La Belle Dame Sans Merci

John a réalisé que Mary n'était pas une femme normale dès l'instant où il a posé les yeux sur elle, et les années passées à faire sa connaissance ont plus que confirmé cela.

La première fois qu'il lui a parlé, c'était alors qu'il s'était éloigné du cirque pour fumer dans la forêt voisine. Il a su que quelque chose clochait dès qu'il a vu cette fille assise tranquillement dans la mousse humide, sans se soucier de la terre et des brindilles risquant d'endommager sa longue robe simple d'une implacable blancheur.

Qui es-tu ?

Quel nom me donnes-tu ?

Au moins douze ans ont passé depuis ce jour, et la robe est perdue maintenant, mais Mary a conservé sa chevelure dorée – pas blonde, pas la couleur miel ou solaire d'une femme ordinaire mais celle du métal en fusion – ses yeux bleus – trop brillant, trop éclatant, comme le ciel en été lors de la canicule – et sa peau lisse – jamais mordue ou piquée par les insectes, impossible d'en distinguer les pores, toujours si impossiblement fraîche au toucher.

Ça lui attire un certain nombre de regards noirs de la part des autres femmes employées par le cirque, mais elle n'en a cure.
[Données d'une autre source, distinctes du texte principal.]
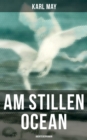 Image for Am Stillen Ocean: Abenteuerroman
Elle a reçu des regards assassins depuis le jour où John l'a rencontrée et ramenée au cirque, et si jamais elle en a éprouvé du chagrin, John n'était pas là pour s'en apercevoir. Mais il doute qu'elle soit du genre à se chagriner, même un petit peu.

Qu'est-ce qui t'amène ici ?

Je n'étais pas ce que ma famille voulait. Il me faut chercher fortune ailleurs. Aurais-tu besoin d'une épouse ?

Haly a pris John à parti dès qu'il a eu vent de l'histoire et lui a recommandé la plus grande prudence, comme le veut la procédure habituelle. Dans un cirque, on croise toutes sortes de gens, qui plus est quand le cirque se déplace. Parfois, ça finit très mal, alors il vaut mieux prendre des précautions – toujours garder du sel et du fer à portée de main.

Mary ne semble pas lui en tenir rigueur, ça paraît plutôt l'amuser qu'il essaie de se prémunir contre elle. Elle se contente de dire qu'elle n'attaquera pas la première, et c'est vrai qu'elle n'a toujours pas donné à son mari une raison de la traiter en ennemie. À la place, elle ne lui a donné que des motifs de fierté, comme apprendre le trapèze.

Ou comme lui donner un fils.

Je n'ai pas besoin de me marier.

Mais tu as besoin d'une descendance, n'est-ce pas, Fils Gris de Gotham ?

Dick est presque un enfant ordinaire, impossible à trouver bizarre même au sein de la population hétéroclite du cirque. À peine presque.

John peut voir sa mère dans le bleu étincelant, impitoyable des yeux de l'enfant. Dans sa façon de bouger comme si la gravité était une option en mesure d'être ignorée selon son bon vouloir. Dans sa façon de sourire de telle sorte que tout le monde l'adore, immédiatement, irrationnellement.

Mary dit que c'est naturel à cet âge. Que peut-être, s'il a beaucoup de chance, il conservera un fragment de ce charme, ce talent une fois devenu un homme fait. Ça dépendra de lui, et aussi des circonstances.

John n'est pas certain de son opinion là-dessus.

Qui es-tu ?

Ce que je fus, je ne le suis plus. Ce que je serai, cela n'est pas encore décidé. Aimerais-tu m'aider à cela ?

Quand on vit dans un cirque, on se résigne plus ou moins à une existence hors de la norme. John ne s'attendait tout bonnement pas à ce que son propre chemin dévie autant de l'ordinaire.

Après tout, quoi de moins banal que de basculer tête la première dans un conte de fée ?

Si je t'épouse, que va-t-il se passer ?

Je ne sais pas, figure-toi. Mais ce serait amusant de le découvrir tous les deux, non ?

La Belle Dame Sans Merci est un poème de John Keats décrivant la rencontre entre un chevalier et une mystérieuse femme, "fille de fée".